Stated problem: Copy every entry below word for word, keeping each line as it stands.

Data excerpts:
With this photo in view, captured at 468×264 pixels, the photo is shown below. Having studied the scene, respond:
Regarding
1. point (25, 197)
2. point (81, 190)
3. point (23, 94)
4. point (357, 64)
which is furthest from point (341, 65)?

Task answer:
With this photo in view, captured at 468×264 pixels, the photo is shown below. Having studied the scene, respond:
Regarding
1. point (25, 197)
2. point (81, 190)
3. point (23, 94)
4. point (357, 64)
which is furthest from point (341, 65)?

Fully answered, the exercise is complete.